第4回 そこに価値観を与えるのは何だ
森谷たとえばこの器、これを機械で作ってたら1000円だっすね。
ちょっとひねったりしていびつだったりすると、もっと価値があるっすね。
首藤(笑)
うんうん。
森谷ちょっといびつ。ちょっとこれとこれが形が違うとか、色が違うとか、そっちの方がいんでねすか。
たぶん96ぐらいまでは同じものが出来たとして、残りの4ぐらいに価値を見い出すときってあるんでねえがと
首藤はー。そういうことかあ。
森谷機械でここまで、つまり96までは出来る。
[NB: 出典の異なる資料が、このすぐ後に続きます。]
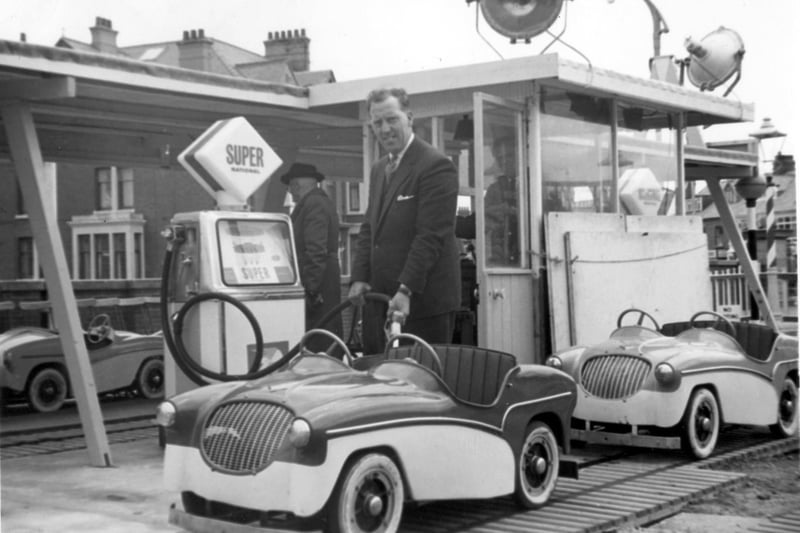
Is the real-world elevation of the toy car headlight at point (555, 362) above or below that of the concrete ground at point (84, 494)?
above

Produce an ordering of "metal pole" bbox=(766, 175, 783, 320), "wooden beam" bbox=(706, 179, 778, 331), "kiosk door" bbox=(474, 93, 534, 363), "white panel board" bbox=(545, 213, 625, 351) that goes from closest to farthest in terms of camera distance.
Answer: "metal pole" bbox=(766, 175, 783, 320)
"kiosk door" bbox=(474, 93, 534, 363)
"white panel board" bbox=(545, 213, 625, 351)
"wooden beam" bbox=(706, 179, 778, 331)

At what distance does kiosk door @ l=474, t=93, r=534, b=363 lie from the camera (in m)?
9.51

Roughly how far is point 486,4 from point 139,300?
6511mm

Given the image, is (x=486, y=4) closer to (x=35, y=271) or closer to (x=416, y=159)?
(x=416, y=159)

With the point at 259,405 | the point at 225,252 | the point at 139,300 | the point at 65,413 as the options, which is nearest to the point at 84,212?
the point at 139,300

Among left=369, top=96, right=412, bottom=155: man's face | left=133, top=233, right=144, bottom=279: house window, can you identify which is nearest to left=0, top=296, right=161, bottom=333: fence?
left=369, top=96, right=412, bottom=155: man's face

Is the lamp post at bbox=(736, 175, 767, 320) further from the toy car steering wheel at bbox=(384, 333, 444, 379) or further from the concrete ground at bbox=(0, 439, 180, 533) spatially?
the toy car steering wheel at bbox=(384, 333, 444, 379)

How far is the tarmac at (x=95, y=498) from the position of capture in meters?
5.84

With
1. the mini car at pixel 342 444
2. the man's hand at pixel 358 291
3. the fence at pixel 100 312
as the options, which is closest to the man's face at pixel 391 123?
the man's hand at pixel 358 291

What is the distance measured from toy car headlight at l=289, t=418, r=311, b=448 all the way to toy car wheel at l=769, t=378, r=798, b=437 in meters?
5.11

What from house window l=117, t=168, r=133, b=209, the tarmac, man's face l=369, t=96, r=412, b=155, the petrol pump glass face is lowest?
the tarmac

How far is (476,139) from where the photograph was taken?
940 cm

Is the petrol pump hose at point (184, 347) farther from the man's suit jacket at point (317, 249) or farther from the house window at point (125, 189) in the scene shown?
the house window at point (125, 189)

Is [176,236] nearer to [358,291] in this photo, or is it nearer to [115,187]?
[358,291]
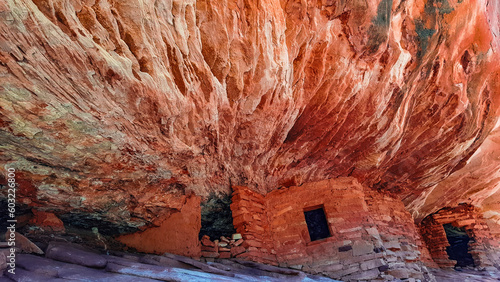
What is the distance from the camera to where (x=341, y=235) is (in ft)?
15.5

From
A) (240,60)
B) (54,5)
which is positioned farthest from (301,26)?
(54,5)

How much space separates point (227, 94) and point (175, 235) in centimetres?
225

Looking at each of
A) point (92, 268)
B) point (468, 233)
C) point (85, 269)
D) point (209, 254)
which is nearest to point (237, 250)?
point (209, 254)

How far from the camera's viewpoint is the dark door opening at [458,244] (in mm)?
8727

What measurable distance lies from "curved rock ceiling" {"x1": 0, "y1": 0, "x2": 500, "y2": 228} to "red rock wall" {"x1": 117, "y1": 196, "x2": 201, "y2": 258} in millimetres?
216

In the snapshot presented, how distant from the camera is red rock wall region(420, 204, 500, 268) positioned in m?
7.73

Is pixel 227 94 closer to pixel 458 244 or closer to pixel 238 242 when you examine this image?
pixel 238 242

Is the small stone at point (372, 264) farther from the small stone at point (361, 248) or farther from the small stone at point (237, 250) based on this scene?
the small stone at point (237, 250)

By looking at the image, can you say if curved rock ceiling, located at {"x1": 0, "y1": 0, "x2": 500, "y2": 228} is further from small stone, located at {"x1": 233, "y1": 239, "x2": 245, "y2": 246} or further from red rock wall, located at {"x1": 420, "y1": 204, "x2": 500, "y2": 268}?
red rock wall, located at {"x1": 420, "y1": 204, "x2": 500, "y2": 268}

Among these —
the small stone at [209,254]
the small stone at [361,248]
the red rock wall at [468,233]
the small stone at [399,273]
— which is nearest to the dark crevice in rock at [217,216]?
the small stone at [209,254]

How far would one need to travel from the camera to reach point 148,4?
7.16 ft

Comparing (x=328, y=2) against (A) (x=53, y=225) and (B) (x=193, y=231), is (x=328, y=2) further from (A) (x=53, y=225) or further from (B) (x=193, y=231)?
(A) (x=53, y=225)

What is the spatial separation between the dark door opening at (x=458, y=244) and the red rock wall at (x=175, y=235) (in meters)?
7.58

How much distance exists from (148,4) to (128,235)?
364 cm
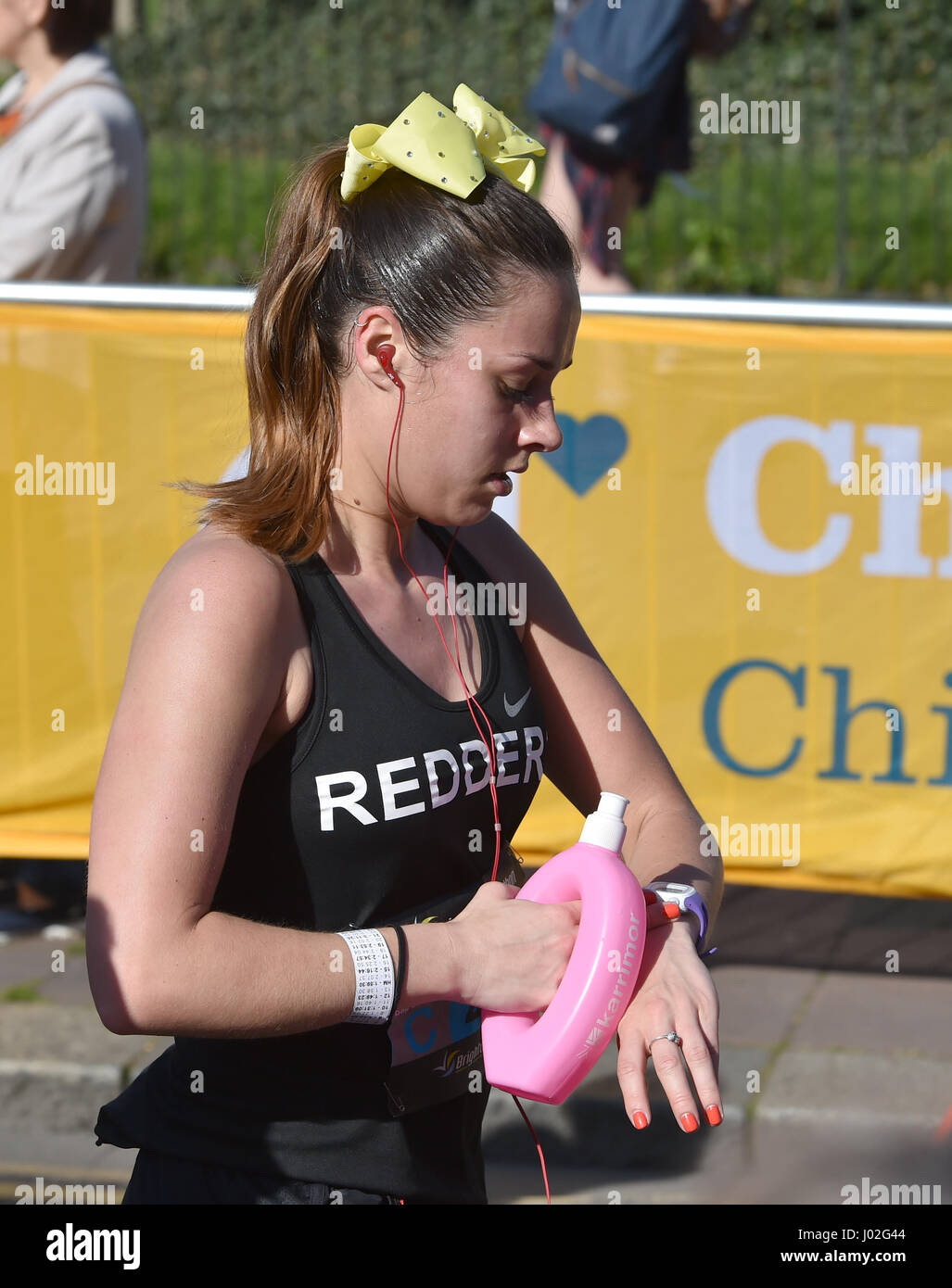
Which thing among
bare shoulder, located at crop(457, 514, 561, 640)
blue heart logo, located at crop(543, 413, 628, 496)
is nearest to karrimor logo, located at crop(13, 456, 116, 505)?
blue heart logo, located at crop(543, 413, 628, 496)

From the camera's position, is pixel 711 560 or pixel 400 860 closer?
pixel 400 860

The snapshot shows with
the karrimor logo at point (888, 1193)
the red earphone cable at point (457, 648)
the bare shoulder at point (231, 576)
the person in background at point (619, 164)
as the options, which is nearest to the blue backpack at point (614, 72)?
the person in background at point (619, 164)

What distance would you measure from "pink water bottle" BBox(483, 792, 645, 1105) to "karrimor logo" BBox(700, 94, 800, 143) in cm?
703

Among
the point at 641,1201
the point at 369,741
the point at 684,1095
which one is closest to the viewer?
the point at 684,1095

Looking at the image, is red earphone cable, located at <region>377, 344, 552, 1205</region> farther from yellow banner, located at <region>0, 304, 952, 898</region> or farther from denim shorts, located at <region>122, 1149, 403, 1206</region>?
yellow banner, located at <region>0, 304, 952, 898</region>

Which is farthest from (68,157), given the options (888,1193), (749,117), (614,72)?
(749,117)

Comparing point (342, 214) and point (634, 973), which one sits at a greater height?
point (342, 214)

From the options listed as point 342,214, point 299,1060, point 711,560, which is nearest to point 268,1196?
point 299,1060

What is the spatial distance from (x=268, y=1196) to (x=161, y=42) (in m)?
11.8

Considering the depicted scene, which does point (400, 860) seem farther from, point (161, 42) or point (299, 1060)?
point (161, 42)

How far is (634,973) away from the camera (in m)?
1.69

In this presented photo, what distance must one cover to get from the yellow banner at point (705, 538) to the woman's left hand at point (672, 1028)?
2.64m

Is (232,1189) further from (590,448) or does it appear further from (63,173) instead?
(63,173)

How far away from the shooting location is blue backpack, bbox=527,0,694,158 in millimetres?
6070
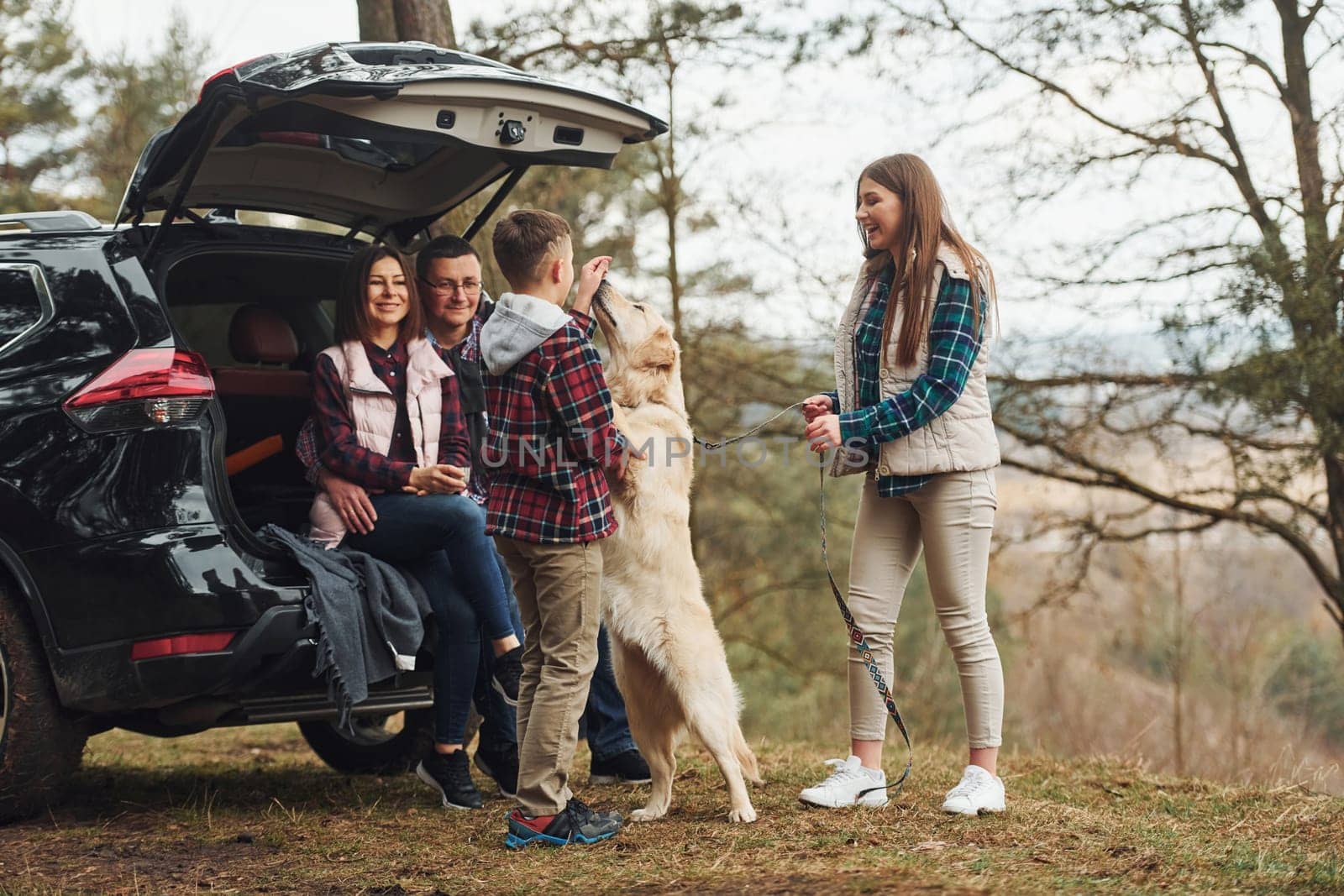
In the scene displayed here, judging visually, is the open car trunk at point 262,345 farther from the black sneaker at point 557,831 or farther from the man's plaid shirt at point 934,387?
the man's plaid shirt at point 934,387

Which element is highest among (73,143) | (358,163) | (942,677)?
(73,143)

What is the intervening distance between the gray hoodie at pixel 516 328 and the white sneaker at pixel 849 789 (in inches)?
67.3

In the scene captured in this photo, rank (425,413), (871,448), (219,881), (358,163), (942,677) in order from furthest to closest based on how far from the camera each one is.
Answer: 1. (942,677)
2. (358,163)
3. (425,413)
4. (871,448)
5. (219,881)

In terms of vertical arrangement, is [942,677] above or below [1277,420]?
below

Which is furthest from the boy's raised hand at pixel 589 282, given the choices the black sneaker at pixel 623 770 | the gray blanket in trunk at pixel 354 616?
the black sneaker at pixel 623 770

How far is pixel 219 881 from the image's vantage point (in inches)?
127

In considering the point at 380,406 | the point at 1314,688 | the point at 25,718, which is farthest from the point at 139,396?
the point at 1314,688

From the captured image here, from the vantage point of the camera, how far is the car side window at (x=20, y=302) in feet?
12.2

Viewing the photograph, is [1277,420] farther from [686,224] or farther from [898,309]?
[686,224]

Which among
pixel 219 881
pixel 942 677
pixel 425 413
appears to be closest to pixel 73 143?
pixel 425 413

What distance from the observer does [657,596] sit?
12.1ft

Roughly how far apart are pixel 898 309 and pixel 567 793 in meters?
1.85

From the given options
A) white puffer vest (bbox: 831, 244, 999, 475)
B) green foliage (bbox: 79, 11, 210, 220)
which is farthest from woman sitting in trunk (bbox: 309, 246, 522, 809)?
green foliage (bbox: 79, 11, 210, 220)

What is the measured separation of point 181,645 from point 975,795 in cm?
247
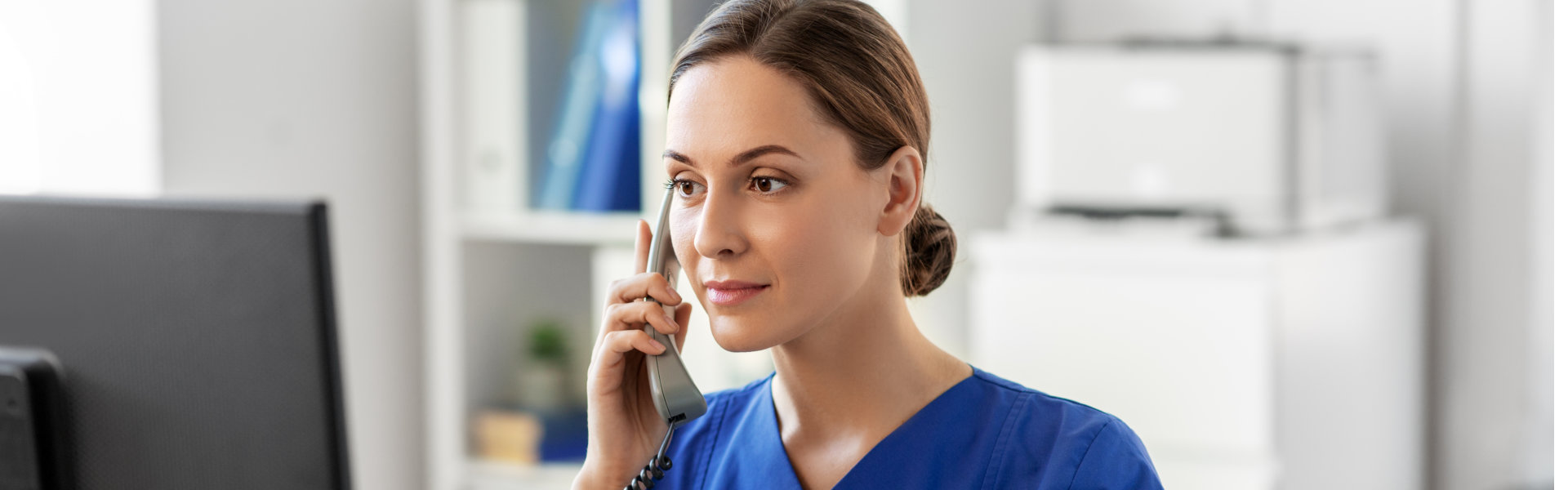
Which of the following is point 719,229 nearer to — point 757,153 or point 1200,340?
point 757,153

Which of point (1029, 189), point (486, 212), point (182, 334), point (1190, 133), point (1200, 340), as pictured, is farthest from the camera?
point (486, 212)

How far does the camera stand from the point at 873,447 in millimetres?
932

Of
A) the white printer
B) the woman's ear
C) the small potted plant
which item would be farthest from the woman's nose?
the small potted plant

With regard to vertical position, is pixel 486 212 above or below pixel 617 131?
below

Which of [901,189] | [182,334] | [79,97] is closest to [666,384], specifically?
Answer: [901,189]

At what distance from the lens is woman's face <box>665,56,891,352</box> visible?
84 cm

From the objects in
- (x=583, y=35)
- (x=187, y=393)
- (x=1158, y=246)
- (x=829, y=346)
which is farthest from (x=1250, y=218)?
(x=187, y=393)

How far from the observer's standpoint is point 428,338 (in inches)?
90.8

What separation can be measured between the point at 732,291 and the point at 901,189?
0.46ft

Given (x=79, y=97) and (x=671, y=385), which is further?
(x=79, y=97)

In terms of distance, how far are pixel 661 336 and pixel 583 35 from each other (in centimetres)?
125

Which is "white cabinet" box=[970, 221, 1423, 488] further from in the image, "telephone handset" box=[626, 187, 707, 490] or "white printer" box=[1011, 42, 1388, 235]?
"telephone handset" box=[626, 187, 707, 490]

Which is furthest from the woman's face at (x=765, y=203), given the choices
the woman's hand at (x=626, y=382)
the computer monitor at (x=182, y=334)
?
the computer monitor at (x=182, y=334)

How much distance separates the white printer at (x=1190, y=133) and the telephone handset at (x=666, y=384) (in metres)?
1.15
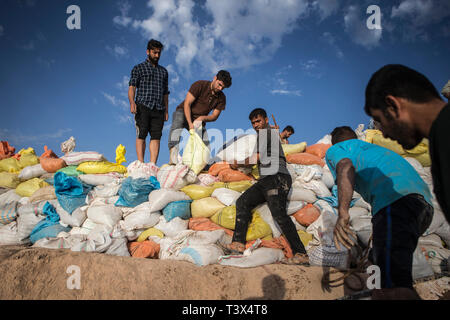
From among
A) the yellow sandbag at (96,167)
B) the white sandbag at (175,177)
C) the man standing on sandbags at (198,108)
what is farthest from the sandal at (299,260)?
the yellow sandbag at (96,167)

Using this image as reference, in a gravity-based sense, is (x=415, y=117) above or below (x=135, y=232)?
above

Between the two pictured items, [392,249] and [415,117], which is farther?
[392,249]

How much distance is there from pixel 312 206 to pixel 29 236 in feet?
11.5

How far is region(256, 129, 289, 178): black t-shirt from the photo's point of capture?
2586 millimetres

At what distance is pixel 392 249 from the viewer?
1275 mm

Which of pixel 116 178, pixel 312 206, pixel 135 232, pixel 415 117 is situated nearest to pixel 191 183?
pixel 135 232

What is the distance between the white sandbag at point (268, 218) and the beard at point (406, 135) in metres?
1.83

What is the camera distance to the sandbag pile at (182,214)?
230 centimetres

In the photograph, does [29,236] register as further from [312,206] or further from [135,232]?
[312,206]

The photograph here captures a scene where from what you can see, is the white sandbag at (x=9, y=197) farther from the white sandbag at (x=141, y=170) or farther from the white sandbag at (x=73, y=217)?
the white sandbag at (x=141, y=170)

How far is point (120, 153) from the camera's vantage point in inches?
168

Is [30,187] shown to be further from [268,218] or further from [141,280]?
[268,218]

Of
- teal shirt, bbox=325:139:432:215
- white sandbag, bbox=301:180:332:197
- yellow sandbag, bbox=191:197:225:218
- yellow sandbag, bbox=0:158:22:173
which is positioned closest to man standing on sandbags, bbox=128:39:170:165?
yellow sandbag, bbox=191:197:225:218

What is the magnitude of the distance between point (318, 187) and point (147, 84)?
3010 millimetres
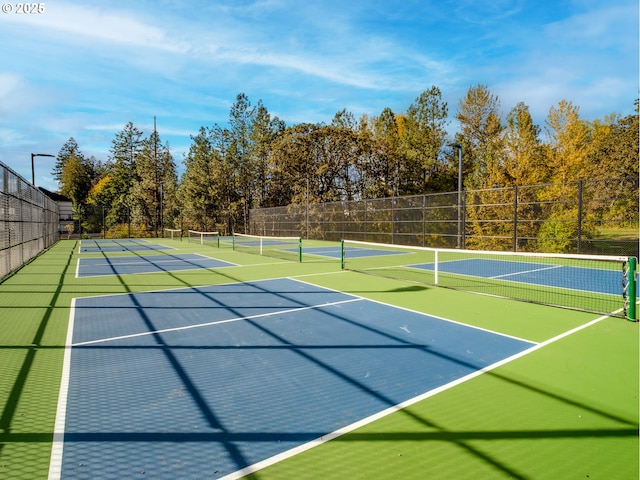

ただ、そこにプラスアルファの価値を、多少いびつであったり精度が悪くても、もっといい物になる可能性が98ある、たった2しか違わないけど。
そういうことにそろそろみんなが気づき始めてて、食べる時の栄養価みたいなのが同じであれば、お母さんが子供に一声かけるように、「早くご飯を食べなさい」とか、「もう一回温めようか」とか言われると、もっとおいしく感じるっすね。
首藤はいはいはい。そうですね。
それがスパイスになってもっとおいしく感じる。
森谷その通り。
以上です。
一同(笑)
森谷それを求めてるんじゃないすか、みんな。
首藤そう!そうなんですよね。
森谷たぶんこめたびさんもそういうのを考えてやってることなんじゃないすか。
「そこに価値観を与えるのは何だ」ってね。
森谷それともう一つが、自分たちが作ったものが飲まれるとか、売っていくとかといことを目の前でやるというのが、蔵の人たちにとってはいいこと。
せっかく米から酒まで瓶詰め、出荷までやってるもんだから、自分たちの目の前でそれが動いてるのを私たちは部品の会社ではなく、最後までやる会社だから、
たとえば自分がオリンパスの会社にいたとして、みながオリンパスのカメラをカシャカシャやってると、うれしいすべ。そういう現場を見るってのはいんでねすか。
首藤たしかにお酒って言われてみれば原材料から完成品まで全部見える。
森谷幸せな仕事ないっすよ。しかもこれを田んぼからやったら。